Tâches à réaliser:
• 1. Dans le témoignage sur le travestissement, qu'est-ce qui manquait dans le coffre à déguisements le jour de la déception évoquée ?
• 2. Ces affirmations concordent-elles avec le témoignage sur le travestissement ? (a) L'auteur a choisi de rester anonyme. (b) En enfilant un soutien-gorge pour la première fois, l'auteur a ressenti une grande joie. (c) L'auteur fréquentait les boutiques solidaires sans crainte d'y rencontrer quelqu'un. Pour chacune, répondez par oui ou par non et citez les mots décisifs du texte.
• 3. Donnez la suite du témoignage sur le travestissement, à partir de sa dernière phrase.

Texte du document:
---

A l’occasion de la sortie du livre Dieu et le débat transgenre par Andrew Walker, BLF a souhaité publier le témoignage d’un travesti qui raconte comment sa rencontre avec Jésus-Christ a bouleversé sa vie. L’auteur a choisi de rester anonyme.
Un désir dès la plus tendre enfance
Je crois que j’ai toujours eu ce désir de m’habiller en femme. Dans mes souvenirs les plus lointains, je vois un coffre rempli de déguisements avec lesquels mon frère et moi jouions; ils s’y trouvaient certainement des déguisements de pirate et des chapeaux rigolos, mais aussi deux ou trois robes. Si je me souviens vaguement de les avoir portées, j’ai en revanche un vif souvenir de ma déception lorsqu’un jour, j’ai ouvert le coffre et que les robes n’y étaient plus. Mes parents, inquiets, les avaient vraisemblablement enlevées.
Ma vie s’est poursuivie normalement jusqu’à la préadolescence. En plus des processus chimiques déconcertants qui sont typiques de cette période, j’ai ressenti une envie plus déconcertante encore, mais bien moins typique, d’essayer un soutien-gorge. Sans vraiment savoir pourquoi, j’en ai récupéré un dans le panier à linge sale et l’ai enfilé. Dans mon souvenir, je ne ressens ni joie ni émerveillement particulier; je croyais simplement satisfaire ma curiosité – une curiosité quelque peu étrange, soit – et ne pensais pas que les choses iraient plus loin. J’avais tort. Cette même envie est revenue un ou deux jours plus tard, et cette fois-ci, il me fallait plus qu’un soutien-gorge.
C’est devenu mon schéma habituel: j’étais un adolescent heureux et bien-élevé, mais en privé j’étais à la merci de ce désir inexplicable. Mes tentatives d’y résister me conduisaient tout droit vers l’échec; mes efforts pour l’assouvir le rendait plus affamé encore. Je suis passé d’un préadolescent qui fouillait dans le panier à linge à un adolescent qui écumait les boutiques solidaires du coin, constamment à la recherche de nouveaux vêtements. Mais j’étais terrifié à l’idée que j’y croise une connaissance.

---

Données fournies:
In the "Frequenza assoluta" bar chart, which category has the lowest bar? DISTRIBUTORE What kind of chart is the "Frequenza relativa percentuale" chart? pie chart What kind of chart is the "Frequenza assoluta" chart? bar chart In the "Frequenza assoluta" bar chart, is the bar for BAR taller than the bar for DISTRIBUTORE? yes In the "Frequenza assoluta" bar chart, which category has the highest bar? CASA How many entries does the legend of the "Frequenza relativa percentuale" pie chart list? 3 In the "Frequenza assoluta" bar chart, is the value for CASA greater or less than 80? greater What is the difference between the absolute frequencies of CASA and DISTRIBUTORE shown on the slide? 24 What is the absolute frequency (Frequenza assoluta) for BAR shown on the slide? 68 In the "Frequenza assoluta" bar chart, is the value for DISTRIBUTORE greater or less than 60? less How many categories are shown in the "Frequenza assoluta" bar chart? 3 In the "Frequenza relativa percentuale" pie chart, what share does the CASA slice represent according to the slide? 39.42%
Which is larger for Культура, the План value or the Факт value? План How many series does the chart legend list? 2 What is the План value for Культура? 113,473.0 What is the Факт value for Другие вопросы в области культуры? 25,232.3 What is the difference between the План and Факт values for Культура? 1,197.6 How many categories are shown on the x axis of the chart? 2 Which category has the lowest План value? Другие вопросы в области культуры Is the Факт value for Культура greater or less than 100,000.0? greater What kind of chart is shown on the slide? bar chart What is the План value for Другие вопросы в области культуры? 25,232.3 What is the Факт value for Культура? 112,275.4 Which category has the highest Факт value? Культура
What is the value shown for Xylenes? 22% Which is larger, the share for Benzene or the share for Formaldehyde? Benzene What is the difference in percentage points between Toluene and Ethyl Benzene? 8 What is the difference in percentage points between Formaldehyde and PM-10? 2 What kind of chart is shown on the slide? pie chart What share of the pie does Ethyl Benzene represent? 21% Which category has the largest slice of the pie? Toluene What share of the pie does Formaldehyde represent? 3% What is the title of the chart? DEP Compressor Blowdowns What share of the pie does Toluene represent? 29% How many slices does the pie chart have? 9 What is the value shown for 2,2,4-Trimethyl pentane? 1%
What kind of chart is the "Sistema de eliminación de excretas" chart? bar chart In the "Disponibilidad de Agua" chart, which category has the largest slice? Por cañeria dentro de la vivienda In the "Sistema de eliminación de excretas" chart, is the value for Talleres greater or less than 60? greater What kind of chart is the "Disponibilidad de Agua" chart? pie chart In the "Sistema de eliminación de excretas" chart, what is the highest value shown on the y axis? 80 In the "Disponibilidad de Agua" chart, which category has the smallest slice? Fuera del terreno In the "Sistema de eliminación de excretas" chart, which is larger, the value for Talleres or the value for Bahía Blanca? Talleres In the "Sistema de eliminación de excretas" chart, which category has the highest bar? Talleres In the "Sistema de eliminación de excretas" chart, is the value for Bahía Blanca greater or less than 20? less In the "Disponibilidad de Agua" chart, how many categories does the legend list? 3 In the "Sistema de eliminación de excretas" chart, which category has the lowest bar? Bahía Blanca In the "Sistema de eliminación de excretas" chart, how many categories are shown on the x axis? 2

---

Réponses aux tâches:
• 1. Les robes n'y étaient plus.

• 2.
(a) Oui : « L’auteur a choisi de rester anonyme. »
(b) Non : « je ne ressens ni joie ni émerveillement particulier »
(c) Non : « j’étais terrifié à l’idée que j’y croise une connaissance »

• 3.
Seul dans la bataille
Je ne voulais pas être une femme. Au tout début, je crois que je voulais surtout être normal. En même temps que toutes les cachettes secrètes de ma chambre se remplissaient de lingerie d’occasion, je me cramponnais au vague espoir qu’un jour, je serais « guéri ». J’étais convaincu que cette envie disparaîtrait complètement, ou que le sentiment de dégoût ressenti à chaque fois que je cédais serait assez fort pour m’empêcher de céder la fois d’après.
Plus cet espoir s’envolait, plus je désirais voir changer la définition de ce qui était considéré comme un comportement « normal ». Je rêvais, un jour, d’apprendre que le travestisme était un acte parfaitement naturel et sain que tout le monde pratiquait. J’avais envie que la lutte cesse, soit en remportant la victoire sur elle, soit en étant accepté malgré ce désir.
Mais la victoire paraissait impossible. De temps en temps, je prenais des mesures radicales: je jetais toute ma garde-robe alternative et jurais de n’acheter que des vêtements masculins. Mais dans cette bataille que je menais, mes seules armes étaient un vague instinct que le travestissement c’était « mal », et le sentiment de culpabilité qui y était associé. Tous deux étaient finalement assez faciles à rationnaliser.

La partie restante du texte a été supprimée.